··· Supplied information
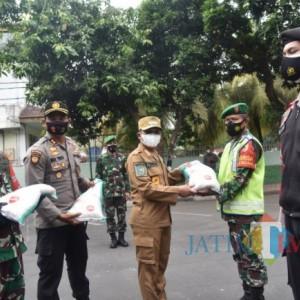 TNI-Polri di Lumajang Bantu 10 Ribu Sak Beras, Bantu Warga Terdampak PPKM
······
··· Supplied information
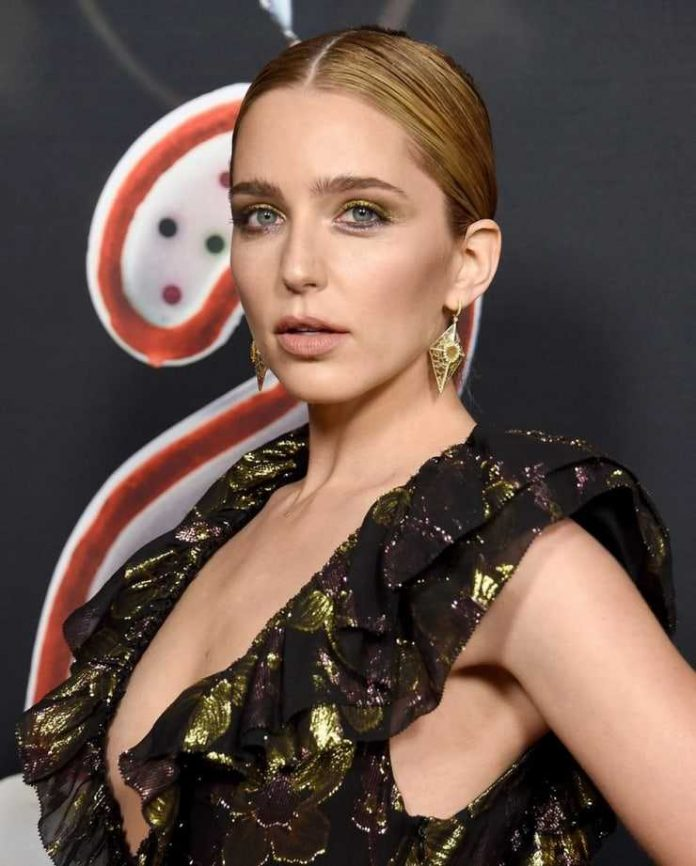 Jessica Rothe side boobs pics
······
··· Supplied information
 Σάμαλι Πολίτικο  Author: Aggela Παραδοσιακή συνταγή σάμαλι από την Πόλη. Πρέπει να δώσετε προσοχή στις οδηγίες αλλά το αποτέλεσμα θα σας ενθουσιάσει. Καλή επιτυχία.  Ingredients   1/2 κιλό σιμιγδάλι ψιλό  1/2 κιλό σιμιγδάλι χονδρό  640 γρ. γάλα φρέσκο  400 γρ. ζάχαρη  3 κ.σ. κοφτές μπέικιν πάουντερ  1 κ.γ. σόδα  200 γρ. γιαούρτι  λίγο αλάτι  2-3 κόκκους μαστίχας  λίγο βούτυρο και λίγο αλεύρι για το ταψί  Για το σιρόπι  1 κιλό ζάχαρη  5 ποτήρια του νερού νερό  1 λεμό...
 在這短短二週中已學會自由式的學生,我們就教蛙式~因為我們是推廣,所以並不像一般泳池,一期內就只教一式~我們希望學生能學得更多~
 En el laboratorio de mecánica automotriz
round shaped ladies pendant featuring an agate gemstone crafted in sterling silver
······
## What is expected
Transcribe the lines above between the line holding "在這短短二週中已學會自由式的" and the line holding "round shaped ladies", inclusive, exactly as they stand and with nothing added.

## Response to this exercise
 在這短短二週中已學會自由式的學生,我們就教蛙式~因為我們是推廣,所以並不像一般泳池,一期內就只教一式~我們希望學生能學得更多~
 En el laboratorio de mecánica automotriz
round shaped ladies pendant featuring an agate gemstone crafted in sterling silver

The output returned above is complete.